1. A turbine fuel pump comprising:

a housing having an inlet port, an outlet port, an impeller cavity and an arcuate channel extending circumferentially from the inlet port to the outlet port, the channel being in lateral communication with the impeller cavity;

an impeller disposed in the impeller cavity and arranged and constructed to rotate within the housing, the impeller having a circumferential array of vanes projecting radially outward and defining an array of pockets communicating radially outward and with the channel;

a guide ring engaged axially to the housing, the guide ring extending circumferentially around the impeller, the guide ring having, a stripper segment and a trailing segment, the stripper and trailing segments extending circumferentially about the impeller, the stripper segment being disposed between the inlet and outlet ports, the trailing segment projecting from the stripper segment past the inlet port and toward the outlet port;

a sleeve disposed radially outward from and directly facing the guide ring; and

a protuberance constructed and arranged to be in contact between the guide ring and the sleeve thereby biasing the stripper segment of the guide ring radially inward toward the array of vanes of the impeller.

2. The turbine fuel pump set forth in claim 1 comprising:

The trailing segment of the guide ring having an inward side defining a radial outward boundary of the channel;

the guide ring having an outward side exposed radially through the housing; and

wherein the protuberance is indirect contact with the outward side of the guide ring.

3. The turbine fuel pump set forth in claim 2 wherein the protuberance projects unitarily inward from the sleeve near the inlet and outlet ports.

4. The turbine fuel pump set forth in claim 3 wherein the guide ring has an impact segment projecting circumferentially from the stripper segment toward and defining in-part the outlet port, the stripper segment being engaged circumferentially between the impact and trailing segments.

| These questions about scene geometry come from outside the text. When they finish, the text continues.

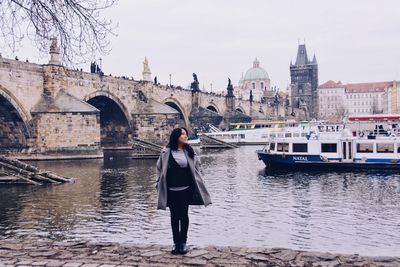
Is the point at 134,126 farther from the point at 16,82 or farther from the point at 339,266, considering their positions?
the point at 339,266

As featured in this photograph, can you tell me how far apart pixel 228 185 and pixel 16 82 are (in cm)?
1878

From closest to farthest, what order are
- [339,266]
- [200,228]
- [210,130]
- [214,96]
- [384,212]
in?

5. The turbine fuel pump set forth in claim 4 comprising:

the stripper segment having a stripper surface conforming in radius to the impeller and extending circumferentially from a trailing edge to a leading edge, the leading edge being in wetted contact with the array of vanes of the impeller when the pump assembly is running; and

the impact segment having an impact ramp extending contiguously from the leading edge of the stripper surface, the impact ramp being constructed and arranged to divert tangential high pressure fuel flow to an axial direction.

6. The turbine fuel pump set forth in claim 5 wherein the impact ramp has a concave cross sectional profile at the outlet port.

7. The turbine fuel pump set forth in claim 5 wherein the guide ring has a slit separating the impact segment from the trailing segment.

8. The turbine fuel pump set forth in claim 7 wherein the slit is disposed at the outlet port.

9. The turbine fuel pump set forth in claim 7 wherein the slit is disposed substantially diametrically away from the outlet port.

10. The turbine fuel pump set forth in claim 5 comprising:

the array of vanes of the impeller being one of two array of vanes disposed concentrically to one-another and separated axially by a continuous circumferential rib projecting radially outward and flush with both arrays of vanes, the rib of the impeller being in wetted contact with the leading edge of the striper segment;

the trailing segment of the guide ring having a rib projecting radially inward and extending circumferentially from a low pressure end disposed close to the inlet port and a high pressure end disposed close to the outlet port, the rib of the trailing segment being axially aligned and directly adjacent to the rib of the impeller; and

wherein the protuberance of the sleeve is circumferentially disposed away from the rib of the trailing segment.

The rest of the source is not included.